Split-K autodeduction for DeviceGroupedConvBwdWeightTwoStage_Xdl_CShuffle.

This commit is contained in:
Ville Pietilä
2025-07-09 09:22:49 -05:00
parent 4c10470b5f
commit 62b08dd1bb

View File

@@ -22,6 +22,8 @@
#include "ck/tensor_operation/gpu/grid/gridwise_gemm_xdl_cshuffle_conv_v3.hpp"
#include <ck/tensor_operation/gpu/grid/block_to_ctile_map.hpp>
#include "ck/tensor_operation/gpu/device/impl/device_grouped_conv_utils.hpp"
#include "ck/tensor_operation/gpu/device/impl/split_k_utils.hpp"
#include "ck/tensor_operation/gpu/device/impl/split_k_arg.hpp"
#include "ck/tensor_operation/gpu/element/element_wise_operation.hpp"
#include "ck/host_utility/device_prop.hpp"
@@ -504,7 +506,57 @@ struct DeviceGroupedConvBwdWeightTwoStage_Xdl_CShuffle
decltype(GridwiseGemm::MakeCGridDescriptor_MBlock_MPerBlock_NBlock_NPerBlock(
CGridDesc_M_N{}, 1, 1));
struct Argument : public BaseArgument
struct MaximumActiveBlocksPerMultiprocessor
{
MaximumActiveBlocksPerMultiprocessor()
{
constexpr int dynamic_smem_size = 0;
constexpr index_t minimum_occupancy =
BlkGemmPipeSched == BlockGemmPipelineScheduler::Intrawave ? 1 : 2;
int max_occupancy = 0;
if constexpr(BlkGemmPipelineVer == BlockGemmPipelineVersion::v4)

> Data listing:
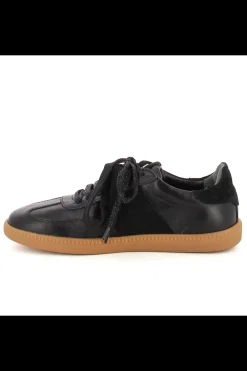 Damskie Carinii Skórzane Sneakersy Damskie | Czarne Sneakersy Damskie*Czarne sneakersy skórzane --B10331-E50-000-000-000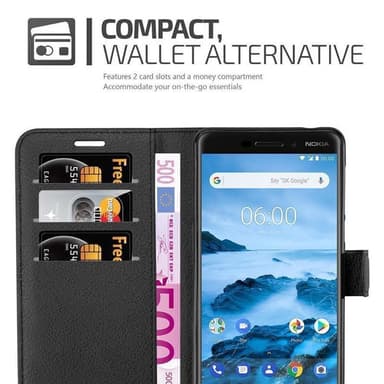 Nokia 6.1 Suojakuori Lompakkokotelo (Musta)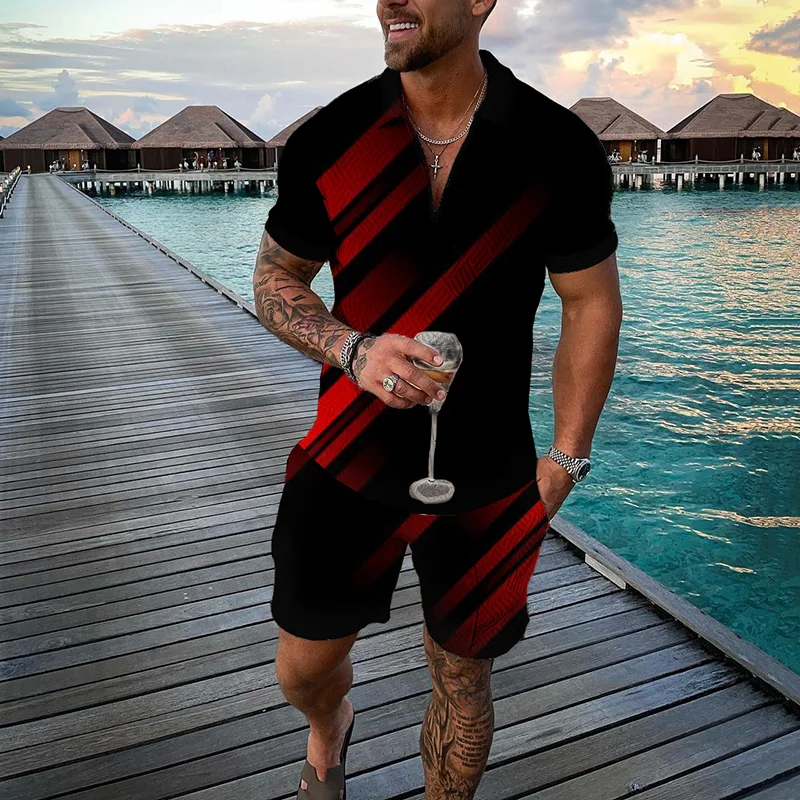 Men's Geometric Gradient Pattern Short Sleeved Polo Shirt And Short Co-Ord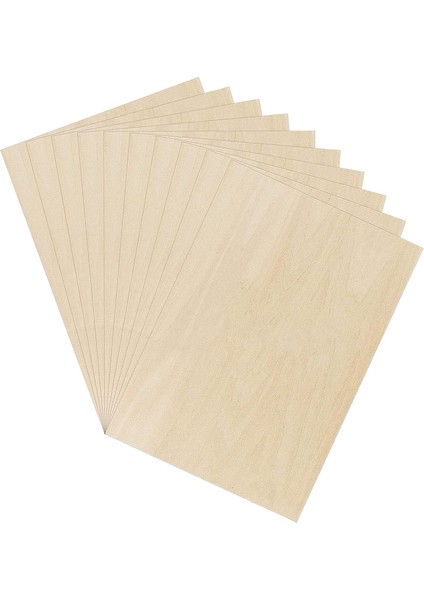 10 x Kontrplak Paneller A3 Ahşap Panel Fretsaw Ahşabı 300 x 200 x 2 mm (Yurt Dışından)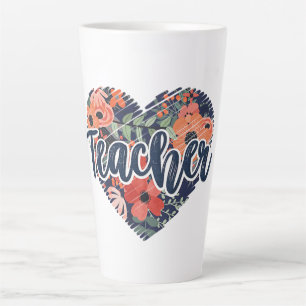 Floral Heart for Teacher Latte Mug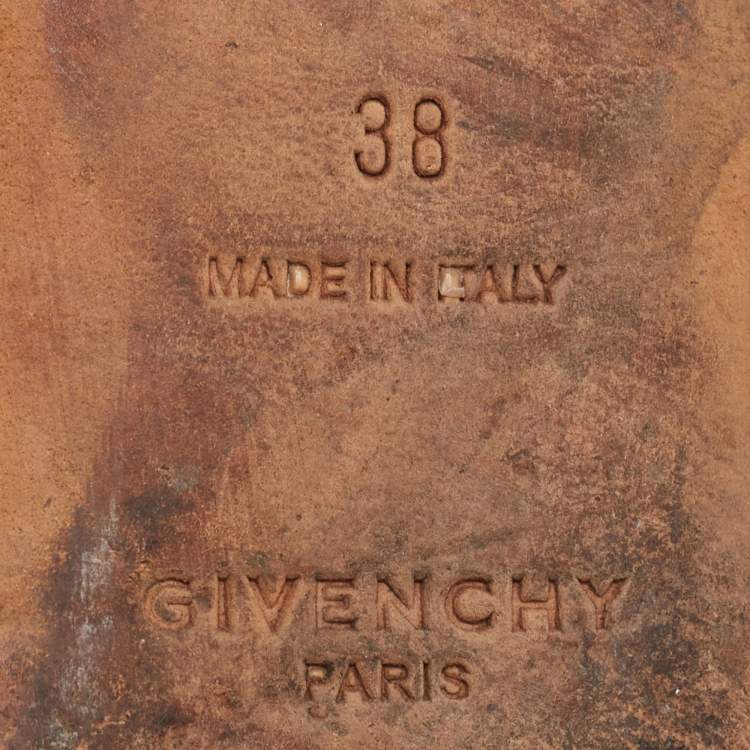Pre Owned Givenchy Metallic Rose Gold Leather Bedford Flat Mules Size 38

> What needs to be done: Copy out the split-K commit text above in full, word for word, changing nothing.

> Reply to the task:
Split-K autodeduction for DeviceGroupedConvBwdWeightTwoStage_Xdl_CShuffle.

This commit is contained in:
Ville Pietilä
2025-07-09 09:22:49 -05:00
parent 4c10470b5f
commit 62b08dd1bb

View File

@@ -22,6 +22,8 @@
#include "ck/tensor_operation/gpu/grid/gridwise_gemm_xdl_cshuffle_conv_v3.hpp"
#include <ck/tensor_operation/gpu/grid/block_to_ctile_map.hpp>
#include "ck/tensor_operation/gpu/device/impl/device_grouped_conv_utils.hpp"
#include "ck/tensor_operation/gpu/device/impl/split_k_utils.hpp"
#include "ck/tensor_operation/gpu/device/impl/split_k_arg.hpp"
#include "ck/tensor_operation/gpu/element/element_wise_operation.hpp"
#include "ck/host_utility/device_prop.hpp"
@@ -504,7 +506,57 @@ struct DeviceGroupedConvBwdWeightTwoStage_Xdl_CShuffle
decltype(GridwiseGemm::MakeCGridDescriptor_MBlock_MPerBlock_NBlock_NPerBlock(
CGridDesc_M_N{}, 1, 1));
struct Argument : public BaseArgument
struct MaximumActiveBlocksPerMultiprocessor
{
MaximumActiveBlocksPerMultiprocessor()
{
constexpr int dynamic_smem_size = 0;
constexpr index_t minimum_occupancy =
BlkGemmPipeSched == BlockGemmPipelineScheduler::Intrawave ? 1 : 2;
int max_occupancy = 0;
if constexpr(BlkGemmPipelineVer == BlockGemmPipelineVersion::v4)